# [Data provided]

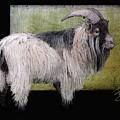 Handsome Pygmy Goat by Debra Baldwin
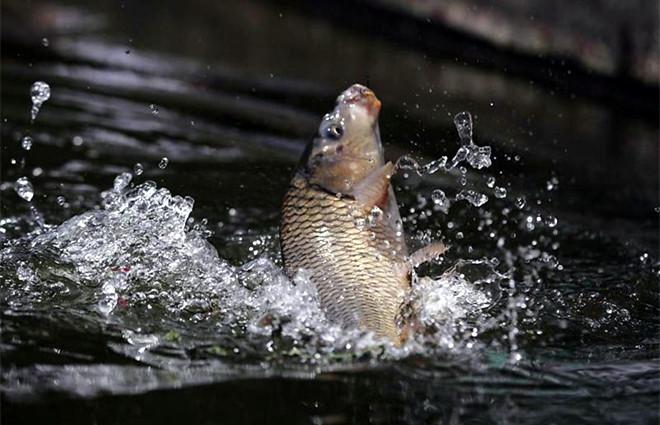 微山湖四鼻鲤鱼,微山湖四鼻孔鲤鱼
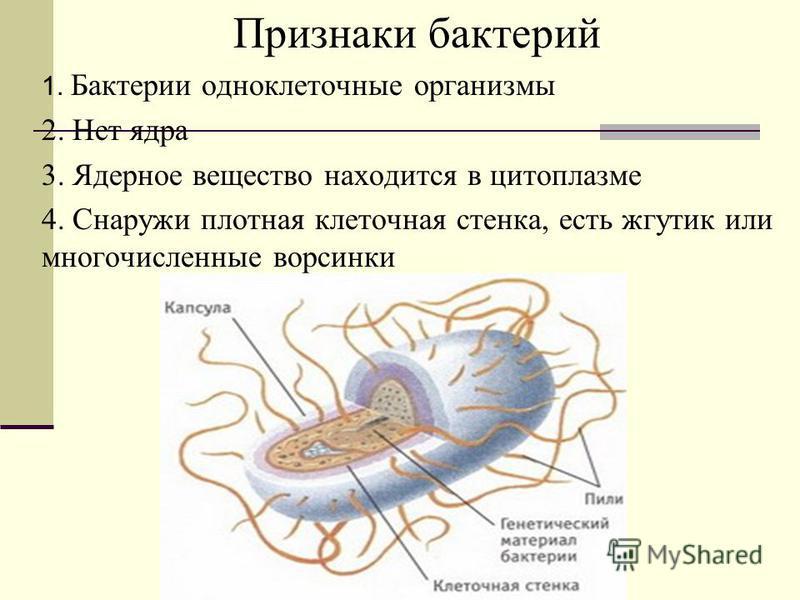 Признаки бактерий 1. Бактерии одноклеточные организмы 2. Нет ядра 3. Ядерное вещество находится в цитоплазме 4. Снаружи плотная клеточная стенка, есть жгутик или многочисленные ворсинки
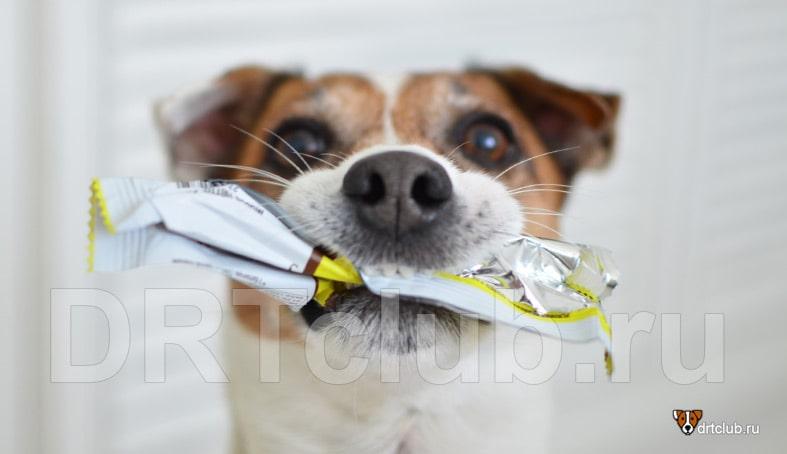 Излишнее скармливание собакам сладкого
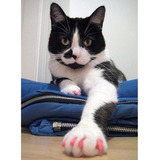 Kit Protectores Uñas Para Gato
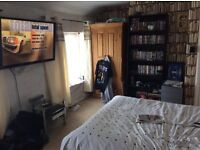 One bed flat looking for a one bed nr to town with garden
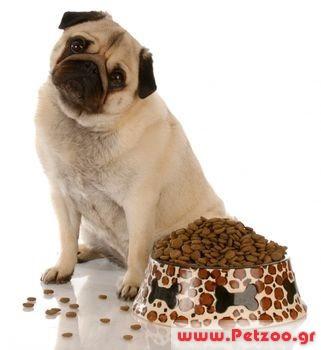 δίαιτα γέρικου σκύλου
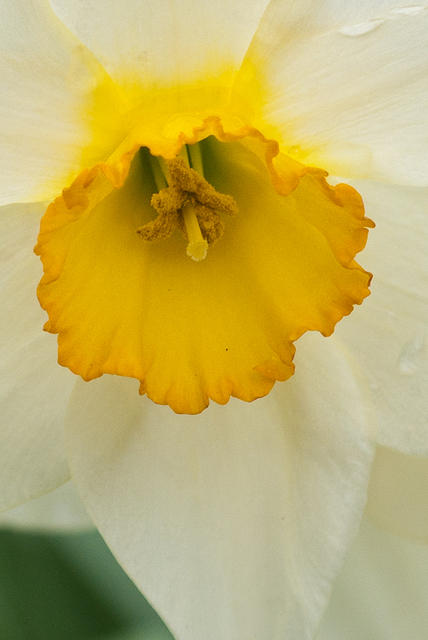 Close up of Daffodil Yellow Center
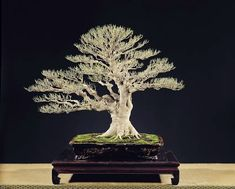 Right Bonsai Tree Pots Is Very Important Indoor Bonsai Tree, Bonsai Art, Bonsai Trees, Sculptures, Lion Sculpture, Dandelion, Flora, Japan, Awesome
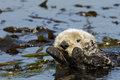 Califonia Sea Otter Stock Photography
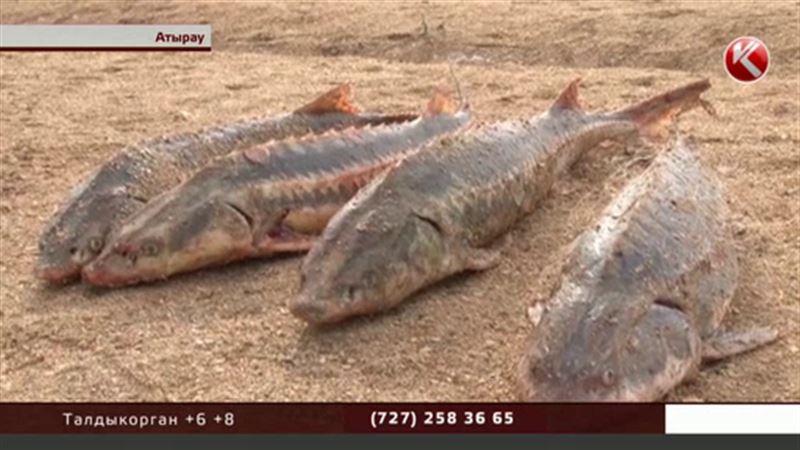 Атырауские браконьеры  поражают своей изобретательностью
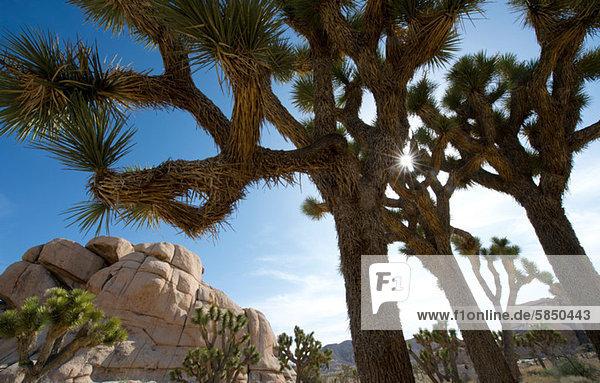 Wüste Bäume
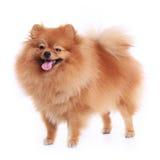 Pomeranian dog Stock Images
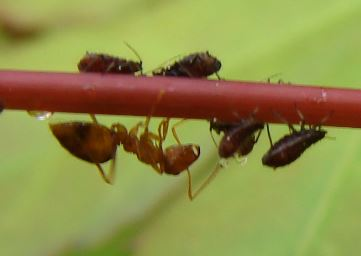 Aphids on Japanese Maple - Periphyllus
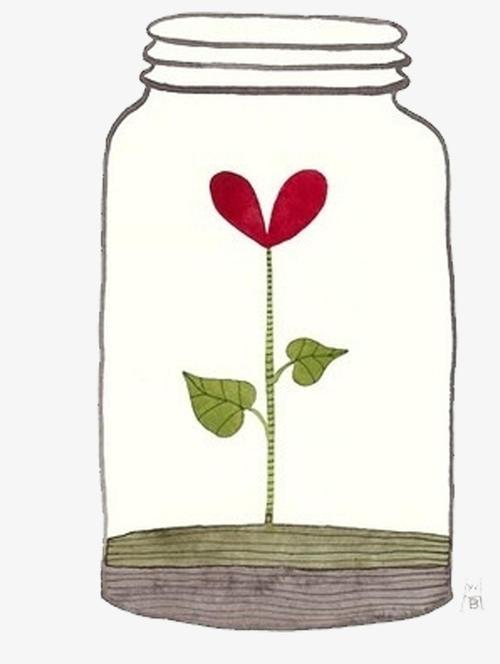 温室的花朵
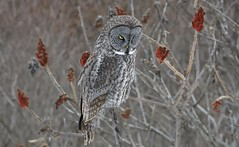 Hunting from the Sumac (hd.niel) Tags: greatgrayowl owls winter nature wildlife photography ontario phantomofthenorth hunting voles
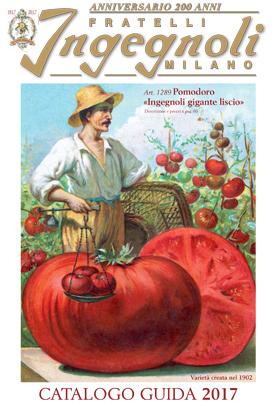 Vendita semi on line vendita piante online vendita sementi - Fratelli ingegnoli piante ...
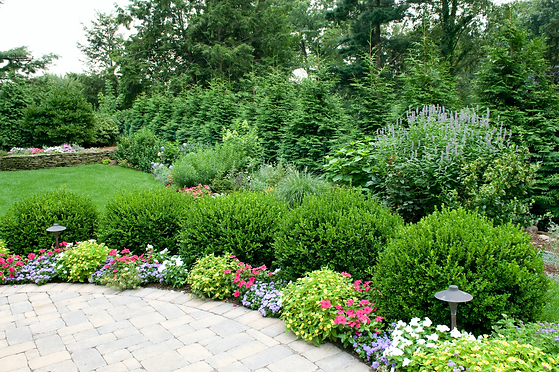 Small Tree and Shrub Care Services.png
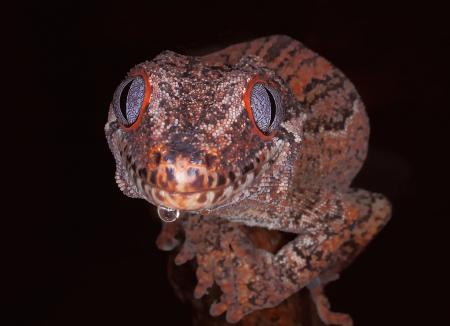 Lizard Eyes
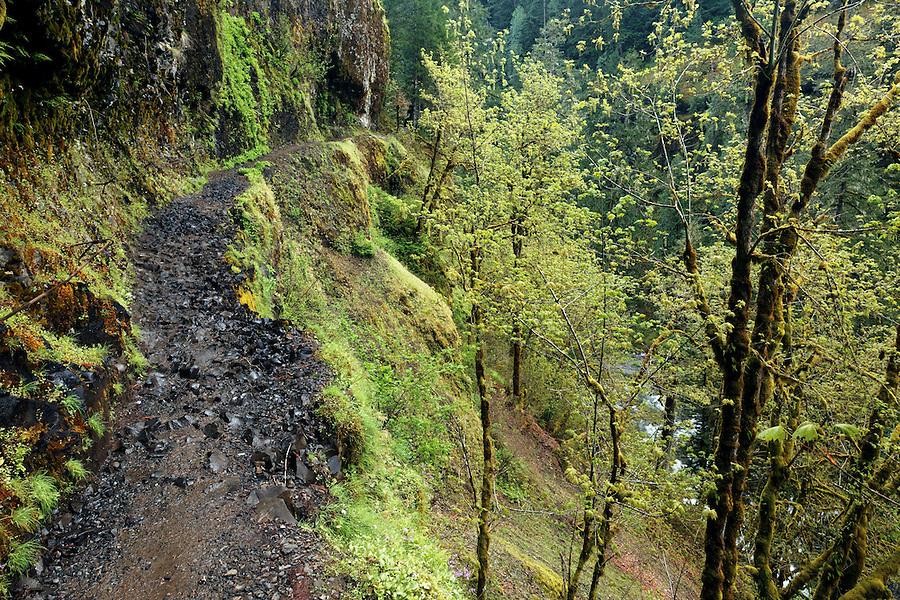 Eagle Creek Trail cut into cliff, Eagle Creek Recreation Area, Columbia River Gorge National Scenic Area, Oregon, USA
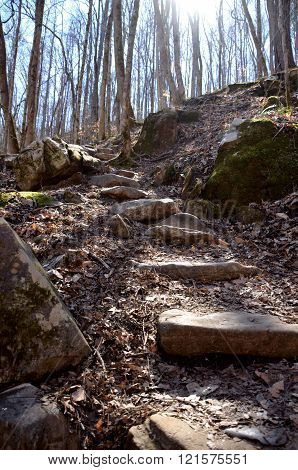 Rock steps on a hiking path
---
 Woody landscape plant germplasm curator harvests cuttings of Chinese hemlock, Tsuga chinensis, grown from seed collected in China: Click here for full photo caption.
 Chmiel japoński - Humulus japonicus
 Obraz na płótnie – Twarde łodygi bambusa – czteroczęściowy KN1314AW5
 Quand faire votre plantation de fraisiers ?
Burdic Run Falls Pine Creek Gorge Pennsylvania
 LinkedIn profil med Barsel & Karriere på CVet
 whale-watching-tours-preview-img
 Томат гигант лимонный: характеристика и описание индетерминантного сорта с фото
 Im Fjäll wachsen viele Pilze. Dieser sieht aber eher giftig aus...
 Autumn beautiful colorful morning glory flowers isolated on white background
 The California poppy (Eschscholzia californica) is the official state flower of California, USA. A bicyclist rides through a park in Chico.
* * *
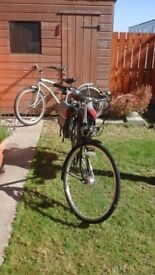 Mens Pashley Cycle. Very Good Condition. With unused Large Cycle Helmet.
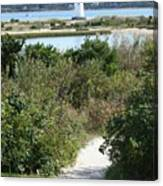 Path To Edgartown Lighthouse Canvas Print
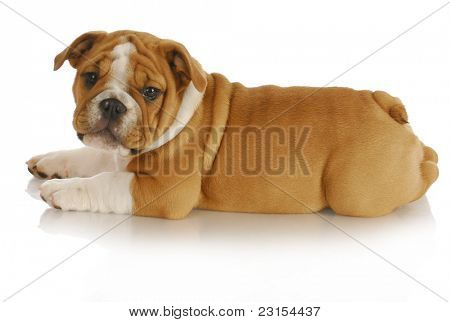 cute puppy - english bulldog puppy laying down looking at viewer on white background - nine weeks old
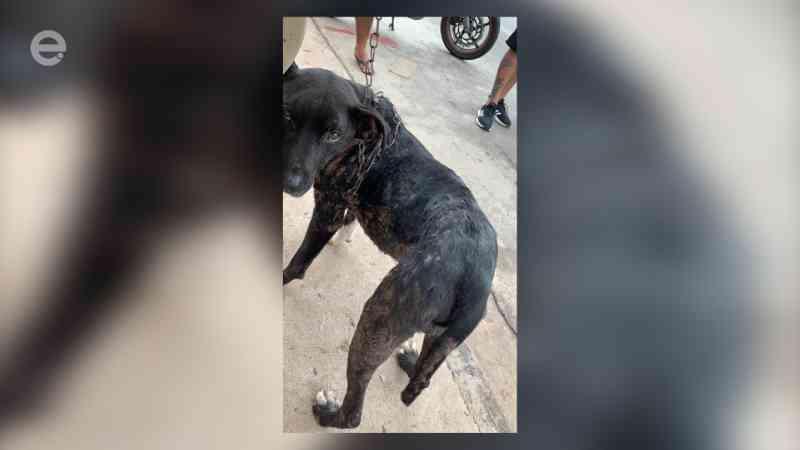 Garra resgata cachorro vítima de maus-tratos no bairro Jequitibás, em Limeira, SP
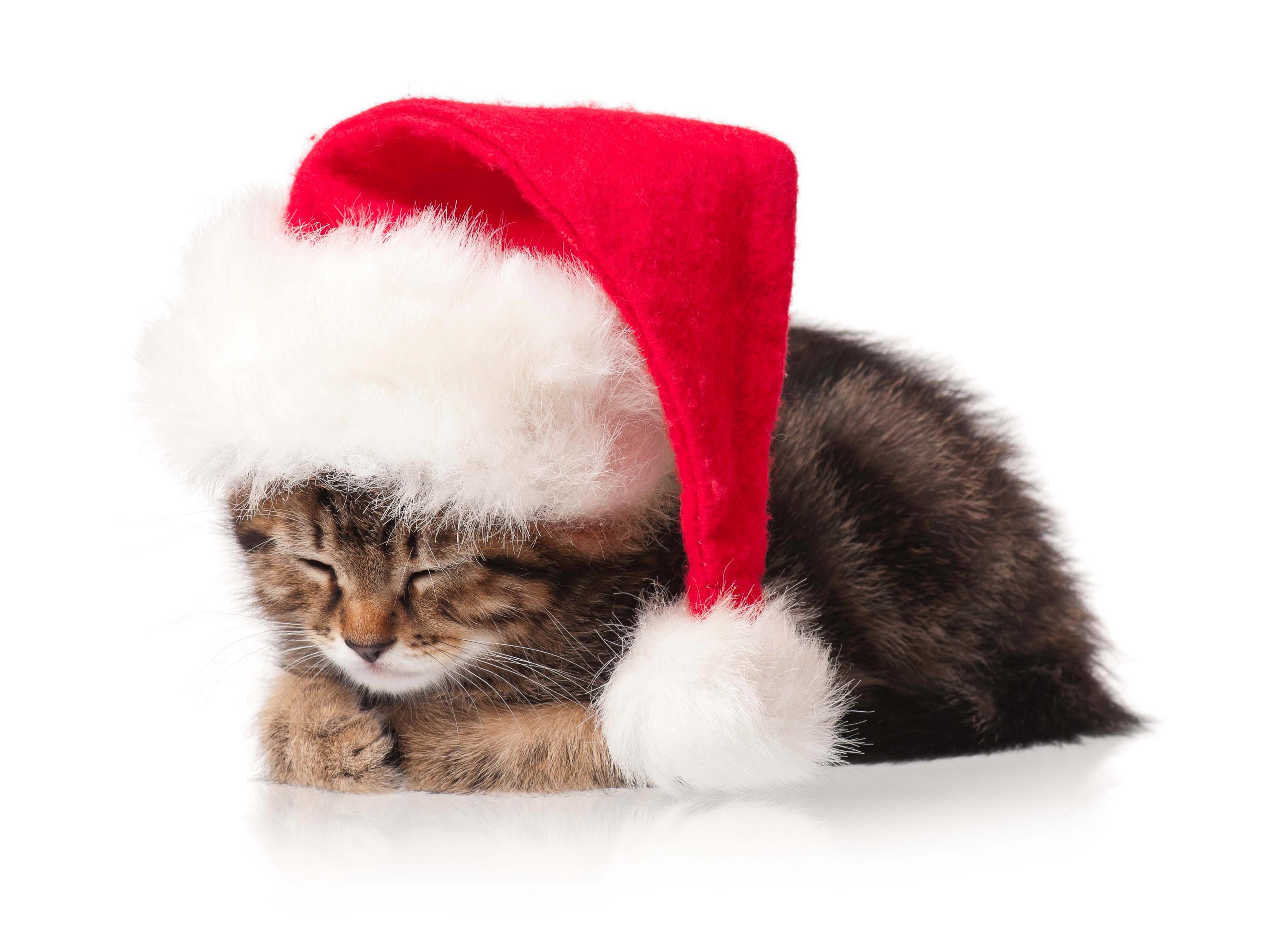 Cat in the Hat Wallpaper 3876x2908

# [Exercise]
Make an exact copy of the lines above, beginning with the line with "One bed flat" and ending with the line with "Rock steps on a hiking path", and keep the pictures out of it.

# [Response below]
 One bed flat looking for a one bed nr to town with garden
 δίαιτα γέρικου σκύλου
 Close up of Daffodil Yellow Center
 Right Bonsai Tree Pots Is Very Important Indoor Bonsai Tree, Bonsai Art, Bonsai Trees, Sculptures, Lion Sculpture, Dandelion, Flora, Japan, Awesome
 Califonia Sea Otter Stock Photography
 Атырауские браконьеры  поражают своей изобретательностью
 Wüste Bäume
 Pomeranian dog Stock Images
 Aphids on Japanese Maple - Periphyllus
 温室的花朵
 Hunting from the Sumac (hd.niel) Tags: greatgrayowl owls winter nature wildlife photography ontario phantomofthenorth hunting voles
 Vendita semi on line vendita piante online vendita sementi - Fratelli ingegnoli piante ...
 Small Tree and Shrub Care Services.png
 Lizard Eyes
 Eagle Creek Trail cut into cliff, Eagle Creek Recreation Area, Columbia River Gorge National Scenic Area, Oregon, USA
 Rock steps on a hiking path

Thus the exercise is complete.